Эта моя беседа с Андреем Архангельским должна была выйти в предновогоднем "Огоньке" - но не вышла по понятным причинам (вопреки традиции, уже сложившейся в предыдущие годы). Затем должна была выйти в сетевом журнале COLTA - но не вышла, по причинам уже непонятным. Здесь пока ничто не мешает ей выйти.
Язык – не зеркало общества, а его спарринг-партнер
Филолог Михаил Эпштейн беседует с журналистом Андреем Архангельским
В седьмой раз в России проводится международный конкурс «Слово года». Его итоги комментирует идеолог и организатор конкурса, филолог Михаил Эпштейн
А.А. Итак, слово года, по мнению экспертов – "госдура".
М.Э. Честно говоря, мне "госдура" не слишком импонирует как победитель конкурса. Слово задиристое, - как будто высовывают язык, поддразнивают. "Ты нас считаешь дураками? Сама ты дура". Оно и возникло, как незамысловатый каламбур.
А. А. Это «оговорка Познера». Имела длинную медийную историю, он потом просил за нее прощения.
М.Э. Да. Но это слово победило в голосовании, так что все честно. Ни одно другое слово из десятков выдвинутых на конкурс не выразило столь компактно представления многих и многих о… немудрости государственной политики.
А. А. Оно универсально. Выражает общую обиду и апатию одновременно.
М.Э. Первый корень – "гос". Это не столько о Думе, сколько о государстве вообще, в оксюморонном сочетании с "дуростью". Более изысканно это можно назвать "идиократией". Был американский фильм с таким названием. Смысл тот же.
А. А. Евромайдан, второе место. Слову от силы полтора месяца. Болотная тоже появилась, если помните, под конец 2011 года, и сразу вышло в лидеры.
М.Э. У нас редко "Слово года" откликается на зарубежные события. То, что Евромайдан стал европейско-украинским хитом, даже дважды иностранным, и вошел в лидирующую группу в российском голосовании, – это еще и драматическая реакция на наши собственные неудачи. Это слабо-утешительный приз за Болотную, которая стала «Словом года» в 2012 году.
А. А. Креакл, третье место. Слово составное, в нем есть какая-то неправильность, непроизносимость. И оно прижилось, как мне кажется, в силу своей неправильности. Как бы назло языку. Там и дальше в списке такие слова, что язык сломаешь. Депардировать, диссернет, святобесие и религархия также неудобны для произнесения. Потому что язык больше «не хочет быть хорошим».
М. Э. Это свойство русского языка подмечал еще Владимир Даль. Он сетует на то, что, в отличие от других языков, которые в ходе исторической эволюции стремятся сокращать слова, экономить время и место, ускорять процесс общения, - русский язык тяготеет к длиннотам, к морфологической избыточности. Вот прекрасное русское слово "собь". Путем постепенного умножения суффиксов оно удлинилось до «собственности», и нет никакого логического или эстетического объяснения такой громоздкости. Просто русский язык любит долгое звучание. Как будто короткое слово не услышат - мы окружены слишком большим пространством. У Евтушенко есть стихотворение «Долгие крики» - о том, как поэт не может разбудить перевозчика на другом берегу. Глухота самого пространства, которую язык старается перекричать или заклясть.

* [ИСХОДНЫЕ ДАННЫЕ]:
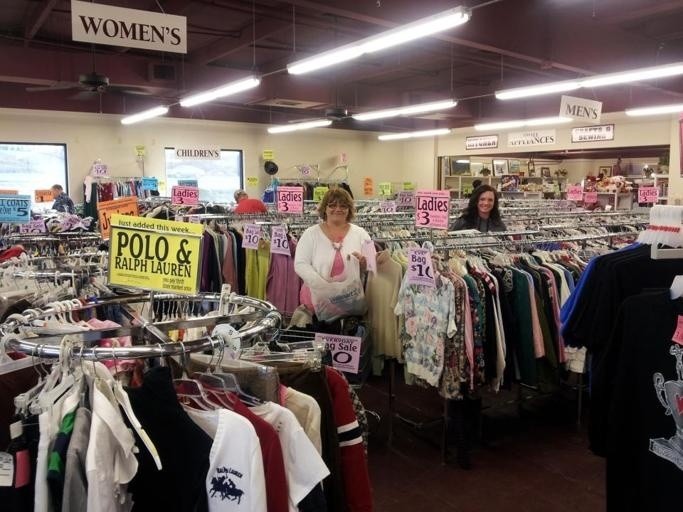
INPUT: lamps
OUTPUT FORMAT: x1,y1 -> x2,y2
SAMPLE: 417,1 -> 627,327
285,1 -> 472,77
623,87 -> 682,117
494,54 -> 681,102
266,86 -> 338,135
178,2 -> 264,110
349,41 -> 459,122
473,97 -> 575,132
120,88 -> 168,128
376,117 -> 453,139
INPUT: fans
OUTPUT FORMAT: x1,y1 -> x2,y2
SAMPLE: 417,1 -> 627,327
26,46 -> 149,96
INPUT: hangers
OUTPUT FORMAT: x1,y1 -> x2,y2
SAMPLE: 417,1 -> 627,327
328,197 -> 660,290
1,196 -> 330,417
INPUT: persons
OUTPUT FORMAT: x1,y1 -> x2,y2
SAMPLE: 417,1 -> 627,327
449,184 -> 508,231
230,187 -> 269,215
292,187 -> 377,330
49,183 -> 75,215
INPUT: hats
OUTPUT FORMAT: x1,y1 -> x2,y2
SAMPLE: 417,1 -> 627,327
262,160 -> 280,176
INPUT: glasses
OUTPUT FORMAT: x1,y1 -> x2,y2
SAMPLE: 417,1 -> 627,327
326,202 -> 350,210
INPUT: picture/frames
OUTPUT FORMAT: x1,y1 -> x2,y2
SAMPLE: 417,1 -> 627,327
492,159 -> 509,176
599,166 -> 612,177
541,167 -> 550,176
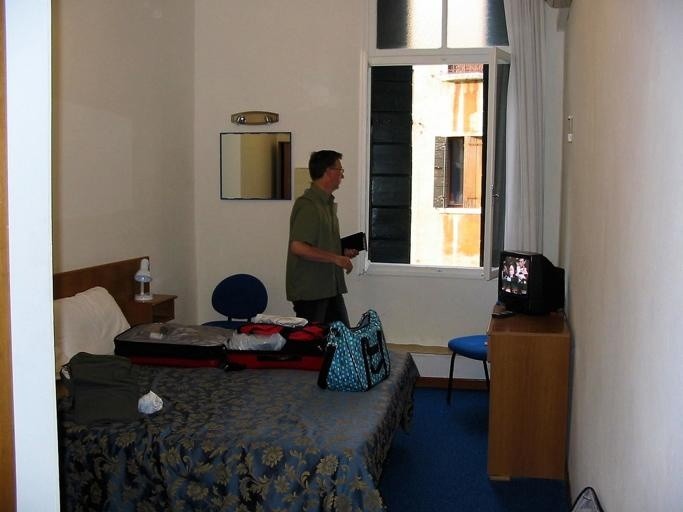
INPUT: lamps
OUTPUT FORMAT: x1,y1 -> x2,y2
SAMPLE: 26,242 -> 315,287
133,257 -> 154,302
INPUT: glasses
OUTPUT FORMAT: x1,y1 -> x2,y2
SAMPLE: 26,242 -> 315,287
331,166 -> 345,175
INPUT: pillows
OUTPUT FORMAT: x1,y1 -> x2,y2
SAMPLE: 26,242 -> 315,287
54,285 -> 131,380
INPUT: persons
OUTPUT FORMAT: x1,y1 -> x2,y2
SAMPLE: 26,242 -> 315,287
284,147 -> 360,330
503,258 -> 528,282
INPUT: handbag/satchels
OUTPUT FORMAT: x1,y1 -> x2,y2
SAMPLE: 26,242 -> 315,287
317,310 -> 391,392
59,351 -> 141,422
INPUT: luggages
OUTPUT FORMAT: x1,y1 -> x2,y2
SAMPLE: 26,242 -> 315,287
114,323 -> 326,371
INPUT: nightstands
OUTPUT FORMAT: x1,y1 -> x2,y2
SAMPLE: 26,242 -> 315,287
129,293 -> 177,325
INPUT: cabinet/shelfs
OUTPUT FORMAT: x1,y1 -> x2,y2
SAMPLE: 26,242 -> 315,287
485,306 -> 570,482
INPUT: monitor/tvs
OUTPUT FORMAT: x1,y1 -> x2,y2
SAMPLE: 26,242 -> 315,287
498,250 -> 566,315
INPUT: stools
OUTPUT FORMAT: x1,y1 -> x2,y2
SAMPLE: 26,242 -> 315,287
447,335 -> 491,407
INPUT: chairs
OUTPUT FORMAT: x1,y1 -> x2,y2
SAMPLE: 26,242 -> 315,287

* [ЗАДАНИЕ]:
Ответьте по беседе о конкурсе «Слово года»:
(а) Какое место в голосовании заняло слово «Евромайдан»?
(б) Какое слово стало «Словом года» в 2012 году?
(в) Какое слово, по словам Эпштейна, удлинилось до «собственности»?

* [ПИСЬМЕННЫЙ ОТВЕТ]:
(а) Слово «Евромайдан» заняло второе место.
(б) «Словом года» в 2012 году стала «Болотная».
(в) До «собственности» удлинилось слово «собь».